[Opening RECORDS FOR THE EXERCISE section]
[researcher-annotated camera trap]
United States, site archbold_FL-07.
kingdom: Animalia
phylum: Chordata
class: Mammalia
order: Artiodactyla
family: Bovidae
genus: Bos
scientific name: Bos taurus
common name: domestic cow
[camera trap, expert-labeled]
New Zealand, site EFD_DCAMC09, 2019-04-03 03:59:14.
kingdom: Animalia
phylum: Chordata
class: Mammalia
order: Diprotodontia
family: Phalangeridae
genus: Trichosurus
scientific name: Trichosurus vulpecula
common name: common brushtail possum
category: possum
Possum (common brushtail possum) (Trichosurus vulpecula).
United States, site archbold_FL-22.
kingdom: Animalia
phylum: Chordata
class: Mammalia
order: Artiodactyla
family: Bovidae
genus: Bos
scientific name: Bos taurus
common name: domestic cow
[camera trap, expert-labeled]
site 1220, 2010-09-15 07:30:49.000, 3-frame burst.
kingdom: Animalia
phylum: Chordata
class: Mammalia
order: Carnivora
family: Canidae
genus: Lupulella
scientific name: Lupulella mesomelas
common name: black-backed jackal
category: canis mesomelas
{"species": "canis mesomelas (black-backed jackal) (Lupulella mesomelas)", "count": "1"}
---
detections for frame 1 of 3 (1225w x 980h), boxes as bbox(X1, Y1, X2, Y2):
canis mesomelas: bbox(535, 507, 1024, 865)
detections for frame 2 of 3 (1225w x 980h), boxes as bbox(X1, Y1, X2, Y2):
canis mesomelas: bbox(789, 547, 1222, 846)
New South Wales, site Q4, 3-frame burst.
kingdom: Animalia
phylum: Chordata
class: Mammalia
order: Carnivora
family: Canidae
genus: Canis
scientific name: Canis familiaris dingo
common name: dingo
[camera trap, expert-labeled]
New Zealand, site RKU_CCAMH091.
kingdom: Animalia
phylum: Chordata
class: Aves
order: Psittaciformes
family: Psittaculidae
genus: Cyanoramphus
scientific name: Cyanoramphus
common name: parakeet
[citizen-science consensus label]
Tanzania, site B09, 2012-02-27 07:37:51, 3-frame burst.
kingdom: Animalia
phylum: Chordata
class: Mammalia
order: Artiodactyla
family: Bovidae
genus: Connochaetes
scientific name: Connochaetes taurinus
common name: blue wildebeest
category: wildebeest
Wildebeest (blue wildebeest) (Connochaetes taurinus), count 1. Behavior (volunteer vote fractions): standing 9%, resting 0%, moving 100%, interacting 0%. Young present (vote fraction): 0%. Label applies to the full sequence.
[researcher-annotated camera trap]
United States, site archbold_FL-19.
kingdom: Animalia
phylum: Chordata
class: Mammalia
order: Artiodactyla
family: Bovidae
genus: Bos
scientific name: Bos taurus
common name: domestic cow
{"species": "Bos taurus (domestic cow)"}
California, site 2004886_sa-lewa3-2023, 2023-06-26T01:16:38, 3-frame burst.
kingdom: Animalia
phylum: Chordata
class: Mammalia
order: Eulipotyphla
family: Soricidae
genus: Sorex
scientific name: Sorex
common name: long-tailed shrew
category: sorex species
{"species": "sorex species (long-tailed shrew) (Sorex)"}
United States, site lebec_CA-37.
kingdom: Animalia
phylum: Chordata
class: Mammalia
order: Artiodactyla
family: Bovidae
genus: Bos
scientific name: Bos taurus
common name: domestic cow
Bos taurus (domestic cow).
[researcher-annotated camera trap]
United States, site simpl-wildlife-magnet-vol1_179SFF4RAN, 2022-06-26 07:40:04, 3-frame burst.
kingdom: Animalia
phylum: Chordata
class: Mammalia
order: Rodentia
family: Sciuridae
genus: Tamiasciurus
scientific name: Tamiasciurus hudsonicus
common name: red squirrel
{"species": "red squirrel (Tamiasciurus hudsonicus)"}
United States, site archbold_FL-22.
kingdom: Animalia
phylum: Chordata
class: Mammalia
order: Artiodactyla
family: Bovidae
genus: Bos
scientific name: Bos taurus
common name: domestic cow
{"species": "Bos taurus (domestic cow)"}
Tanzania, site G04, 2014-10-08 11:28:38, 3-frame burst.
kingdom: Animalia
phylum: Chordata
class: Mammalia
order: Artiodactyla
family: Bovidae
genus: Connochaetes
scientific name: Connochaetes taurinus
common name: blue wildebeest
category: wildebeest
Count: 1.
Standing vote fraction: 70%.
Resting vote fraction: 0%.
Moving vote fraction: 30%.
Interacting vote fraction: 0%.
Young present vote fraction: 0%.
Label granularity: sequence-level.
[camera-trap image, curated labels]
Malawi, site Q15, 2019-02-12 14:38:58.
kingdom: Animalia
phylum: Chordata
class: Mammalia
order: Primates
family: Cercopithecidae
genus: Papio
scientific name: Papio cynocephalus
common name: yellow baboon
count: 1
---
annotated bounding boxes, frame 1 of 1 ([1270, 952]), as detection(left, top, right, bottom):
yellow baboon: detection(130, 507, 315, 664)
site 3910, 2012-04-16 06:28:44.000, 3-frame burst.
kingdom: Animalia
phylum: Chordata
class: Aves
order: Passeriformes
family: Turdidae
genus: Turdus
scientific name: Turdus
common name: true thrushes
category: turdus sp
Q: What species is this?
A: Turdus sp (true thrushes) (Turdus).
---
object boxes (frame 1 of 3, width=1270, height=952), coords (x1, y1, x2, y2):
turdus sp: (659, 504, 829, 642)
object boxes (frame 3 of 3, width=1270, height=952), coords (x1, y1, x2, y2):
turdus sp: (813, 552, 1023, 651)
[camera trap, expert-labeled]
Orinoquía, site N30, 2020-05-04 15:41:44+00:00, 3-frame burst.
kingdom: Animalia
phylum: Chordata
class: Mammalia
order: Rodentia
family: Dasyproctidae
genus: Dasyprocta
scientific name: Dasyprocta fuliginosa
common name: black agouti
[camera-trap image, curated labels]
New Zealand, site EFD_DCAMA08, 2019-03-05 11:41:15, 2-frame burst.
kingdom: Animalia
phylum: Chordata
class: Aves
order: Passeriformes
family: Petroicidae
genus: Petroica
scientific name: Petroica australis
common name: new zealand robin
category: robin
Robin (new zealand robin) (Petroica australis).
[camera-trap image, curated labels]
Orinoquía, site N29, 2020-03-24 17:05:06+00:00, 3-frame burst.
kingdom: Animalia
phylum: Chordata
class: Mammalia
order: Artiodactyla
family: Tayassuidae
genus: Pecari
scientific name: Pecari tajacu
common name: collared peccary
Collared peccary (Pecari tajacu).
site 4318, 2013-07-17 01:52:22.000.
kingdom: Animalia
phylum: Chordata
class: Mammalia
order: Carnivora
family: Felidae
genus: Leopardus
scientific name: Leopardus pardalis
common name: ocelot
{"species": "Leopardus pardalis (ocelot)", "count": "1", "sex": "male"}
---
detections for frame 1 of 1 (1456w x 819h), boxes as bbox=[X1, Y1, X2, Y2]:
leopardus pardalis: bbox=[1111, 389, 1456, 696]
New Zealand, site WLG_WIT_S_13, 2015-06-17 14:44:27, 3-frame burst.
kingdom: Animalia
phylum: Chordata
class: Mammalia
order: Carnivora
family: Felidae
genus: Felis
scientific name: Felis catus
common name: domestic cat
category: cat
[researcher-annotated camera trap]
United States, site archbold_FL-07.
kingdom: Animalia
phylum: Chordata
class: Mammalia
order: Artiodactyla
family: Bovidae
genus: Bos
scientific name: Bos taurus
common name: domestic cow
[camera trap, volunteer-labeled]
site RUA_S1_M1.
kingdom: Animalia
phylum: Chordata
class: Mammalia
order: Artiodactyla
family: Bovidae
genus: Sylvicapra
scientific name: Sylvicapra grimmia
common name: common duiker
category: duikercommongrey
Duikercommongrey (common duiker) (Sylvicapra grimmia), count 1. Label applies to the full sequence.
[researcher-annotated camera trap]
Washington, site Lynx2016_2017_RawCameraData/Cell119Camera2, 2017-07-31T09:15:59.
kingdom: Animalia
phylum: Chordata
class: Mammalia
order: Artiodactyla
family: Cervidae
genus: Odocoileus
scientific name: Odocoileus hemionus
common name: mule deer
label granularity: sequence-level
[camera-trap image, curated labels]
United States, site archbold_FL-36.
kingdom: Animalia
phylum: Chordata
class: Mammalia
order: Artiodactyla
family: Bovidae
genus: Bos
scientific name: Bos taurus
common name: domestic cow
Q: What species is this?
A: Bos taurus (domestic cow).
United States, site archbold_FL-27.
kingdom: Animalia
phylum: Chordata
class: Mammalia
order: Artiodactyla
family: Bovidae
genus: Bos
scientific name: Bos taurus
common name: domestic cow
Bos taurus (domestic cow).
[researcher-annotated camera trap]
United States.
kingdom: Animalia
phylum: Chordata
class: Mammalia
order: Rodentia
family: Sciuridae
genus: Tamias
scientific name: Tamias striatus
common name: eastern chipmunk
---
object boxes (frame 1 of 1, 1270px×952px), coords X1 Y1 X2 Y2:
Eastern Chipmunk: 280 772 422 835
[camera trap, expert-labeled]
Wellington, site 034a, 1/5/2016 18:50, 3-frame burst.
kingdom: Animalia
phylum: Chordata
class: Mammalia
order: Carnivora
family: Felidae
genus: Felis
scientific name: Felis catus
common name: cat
[Closing RECORDS FOR THE EXERCISE section]
WORK ORDER —
Gather from the records above every line containing the string "Orinoquía".

SOLUTION —
Orinoquía, site N30, 2020-05-04 15:41:44+00:00, 3-frame burst.
Orinoquía, site N29, 2020-03-24 17:05:06+00:00, 3-frame burst.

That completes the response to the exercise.